La seule solution à cette question est suggérée par le texte lui-même..., comme très souvent. En effet, avant même d'exprimer le débat psychologique de Joseph, Matthieu, très clairement, suppose connue la “conception virginale“ de l'enfant : “enceinte par l'action du Saint-Esprit“. Il est donc vraisemblable que Marie avait fait la confidence à son fiancé. De plus, le doute n’a pas effleuré Joseph : il connaît trop bien Marie, sa totale soumission à Dieu, sa pureté, sa sainteté… Le moindre soupçon serait infamant, non pas pour Marie, mais pour le soupçonneux, comme cela arrive souvent. La douleur de Joseph ne vient donc pas de là.

Joseph est “juste“ par un sens aigu du mystère, c’est-à-dire de Dieu qui se rend présent à l’homme. Dieu a fait de Marie son bien, pour un dessein qui passe toute vue humaine.
Devant Marie, devant l’œuvre de Dieu en Marie, Joseph a le recul sacré de tous ceux qui prennent conscience de leur indignité, comme les justes de l’A.T. : “Je suis un homme indigne“ disent souvent ceux que Dieu appelle à une mission…, ou comme Pierre : “Retire-toi de moi, parce que je suis un pécheur“. Quel rôle pourrait-il jouer Joseph, là où Dieu est le grand Acteur ? Et, comprenant alors que cet enfant vient de Dieu, il ne veut pas s'arroger des droits sur cet enfant qui n'est pas le sien... Il reconnaît, obscurément, la “paternité“ de Dieu ; il ne doit pas, lui, Joseph, passer avant Dieu. Aussi doit-il renoncer à son projet de couple. Comme Abraham qui se sacrifie à Dieu, Joseph est “juste” : il décide de se sacrifier. Sans doute pouvons-nous trouver là le motif de l’attitude permanente de Joseph : le silence, un silence qui adore…

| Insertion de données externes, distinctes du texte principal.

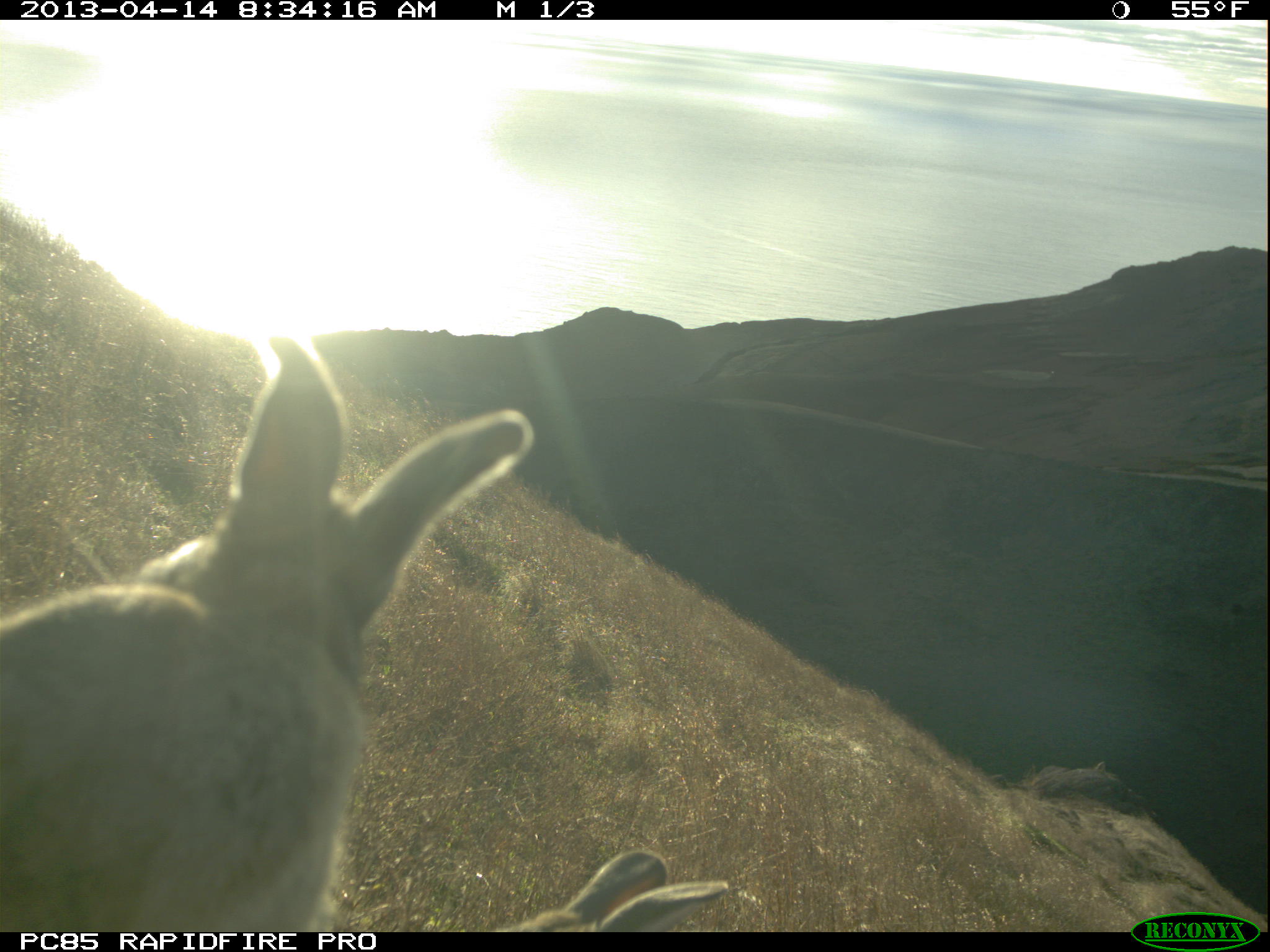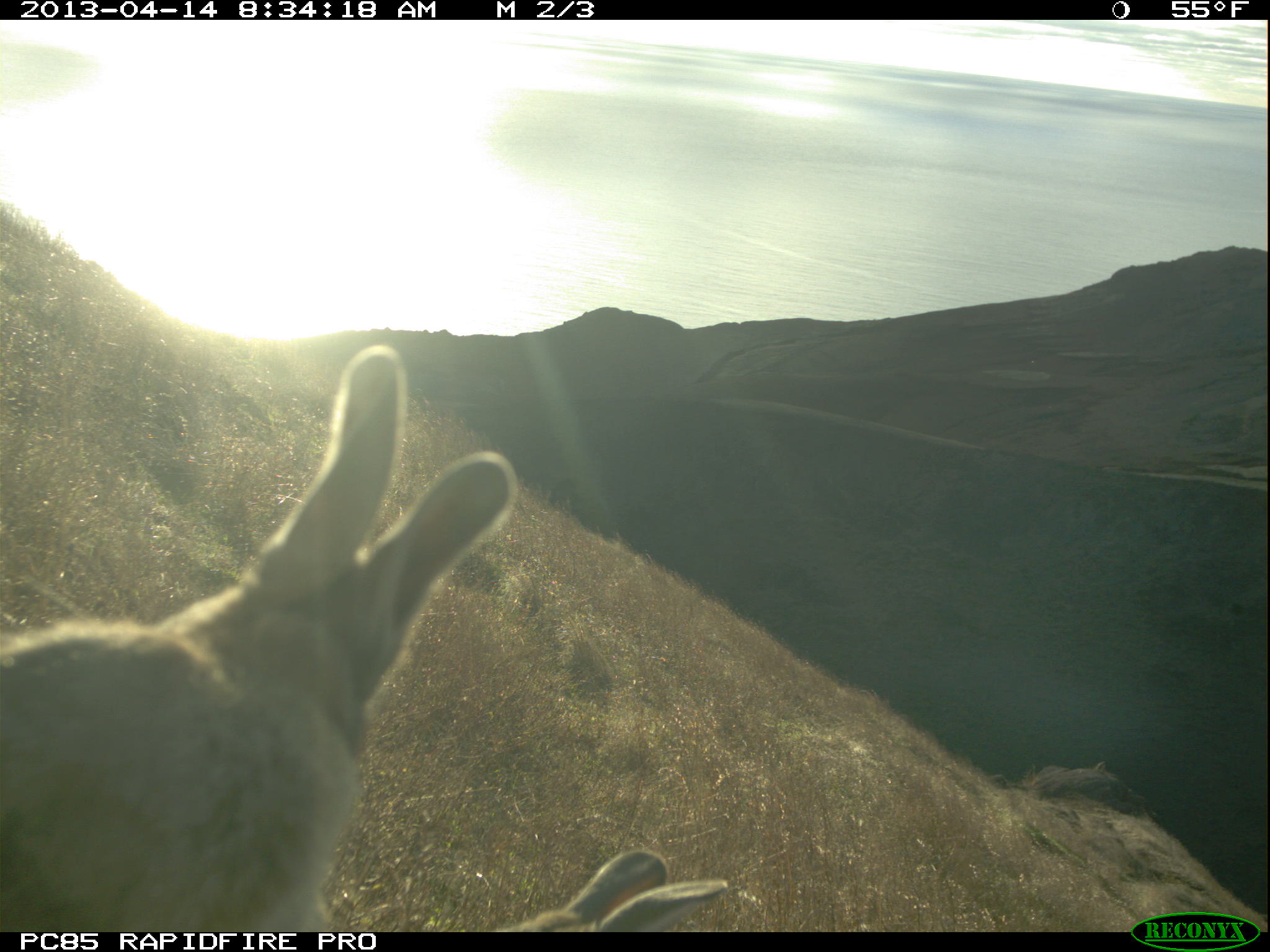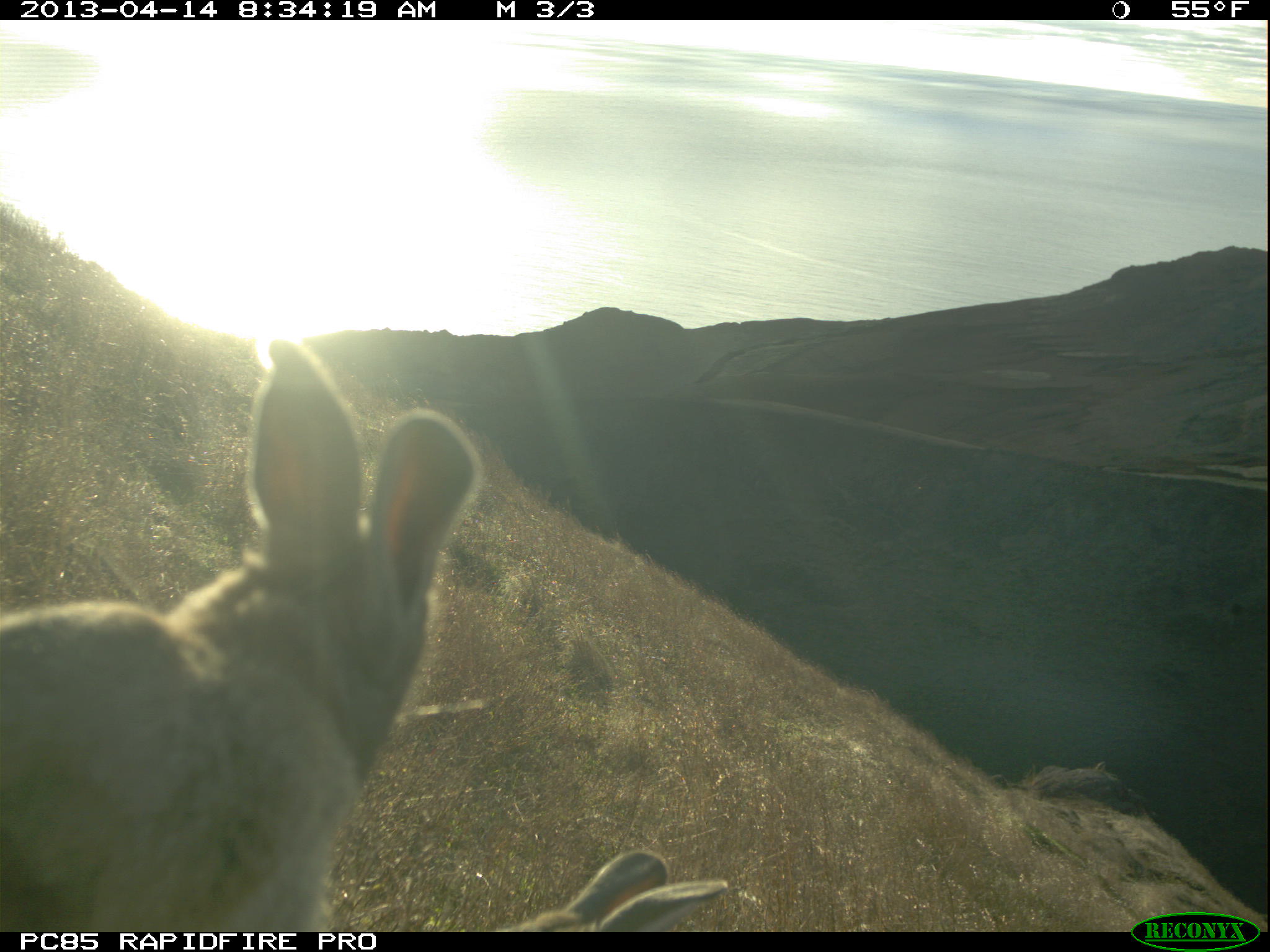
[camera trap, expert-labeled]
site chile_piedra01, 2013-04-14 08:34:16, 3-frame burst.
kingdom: Animalia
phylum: Chordata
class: Mammalia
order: Lagomorpha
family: Leporidae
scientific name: Leporidae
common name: rabbits and hares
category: rabbit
Rabbit (rabbits and hares) (Leporidae).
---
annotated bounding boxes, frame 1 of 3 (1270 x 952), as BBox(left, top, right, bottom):
rabbit: BBox(0, 330, 536, 930); BBox(513, 829, 728, 933)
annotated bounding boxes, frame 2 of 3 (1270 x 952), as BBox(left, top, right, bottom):
rabbit: BBox(0, 342, 523, 928); BBox(504, 844, 731, 928)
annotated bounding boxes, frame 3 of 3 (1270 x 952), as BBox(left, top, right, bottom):
rabbit: BBox(0, 335, 484, 935); BBox(489, 845, 729, 932)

«Il avait formé ce projet, lorsque l'“Ange du Seigneur“ lui apparut en “songe“, et lui dit : “Joseph, Fils de David, ne crains pas de prendre chez toi Marie, ton épouse...“.
C'est donc Dieu, lui-même, qui intervient pour modifier le projet de Joseph. Et pour souligner l'aspect “religieux“, “divin“, de cette nouvelle décision de Joseph, Matthieu coule sa “révélation“ dans le “genre littéraire“ bien connu des “annonciations“ : “L’ange du Seigneur lui apparut…“.

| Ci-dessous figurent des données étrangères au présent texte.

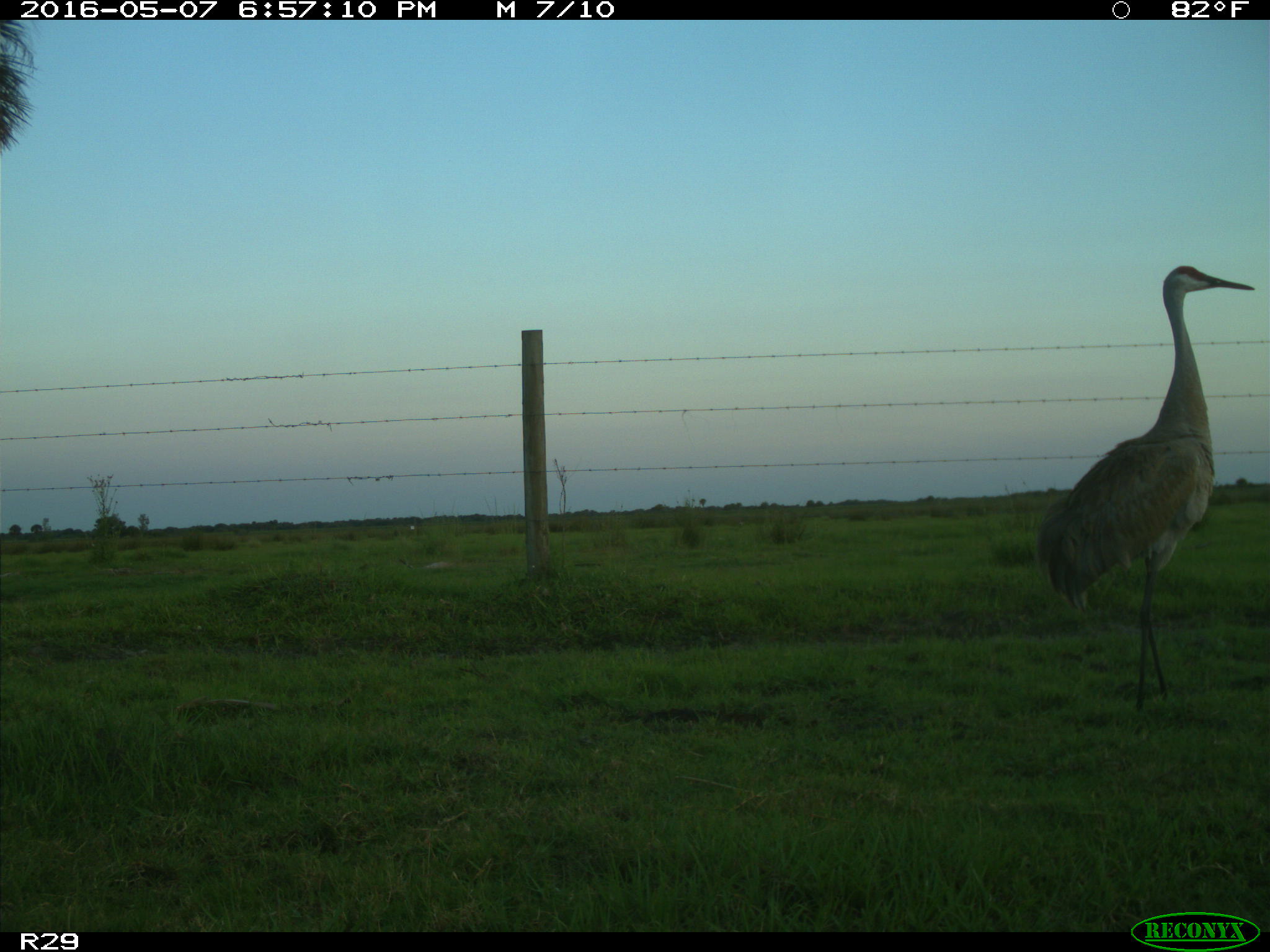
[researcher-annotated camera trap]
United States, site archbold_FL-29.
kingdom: Animalia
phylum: Chordata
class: Aves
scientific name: Aves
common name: birds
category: unidentified bird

Et quand Dieu intervient, souvent il ne demande pas autre chose que ce que l’on voulait faire, mais de la faire autrement. Joseph avait donc décidé de “renvoyer“ Marie, de renoncer à être le “père“ de l'“enfant conçu en Marie“. Et Dieu agit pour lui comme pour son grand ancêtre dans la foi, Abraham : ce Père des croyants, en acceptant de sacrifier son fils Isaac, reçoit finalement ce fils comme un “don de Dieu“ (Gen. 22). De même, à Joseph qui vient de renoncer à un fils, l'ange de Dieu lui demande de le recevoir autrement, comme un “don“ dans la foi. Ce fils auquel il a renoncé “selon la chair“, il va le recevoir comme “fils de la promesse“ (Cf. Gal. 4/23.28).
Et Joseph comprend parfaitement ce qui arrive en Marie :
- Sa maternité virginale est le signe du mystère de ce Fils qu’il reçoit de Dieu, du Dieu trois fois saint !
- Elle est le signe de la toute-puissance de Dieu à qui “rien n’est impossible“. Le salut, la vie, ne vient pas des capacités humaines, mais de Dieu, par son Esprit Saint “qui est Seigneur et qui donne la vie“. Aussi l’Evangéliste ajoute :

«Certes, l'enfant qui est engendré en elle vient de l'Esprit Saint. Mais elle mettra au monde un fils auquel tu donneras le nom de Jésus.»
Non seulement Joseph n’a pas à s’effacer, mais au contraire, il doit collaborer à l’œuvre de Dieu. Dieu a besoin de lui. Dieu lui confie un double rôle : - “prendre chez lui Marie“; - et “donner le nom à l'enfant“.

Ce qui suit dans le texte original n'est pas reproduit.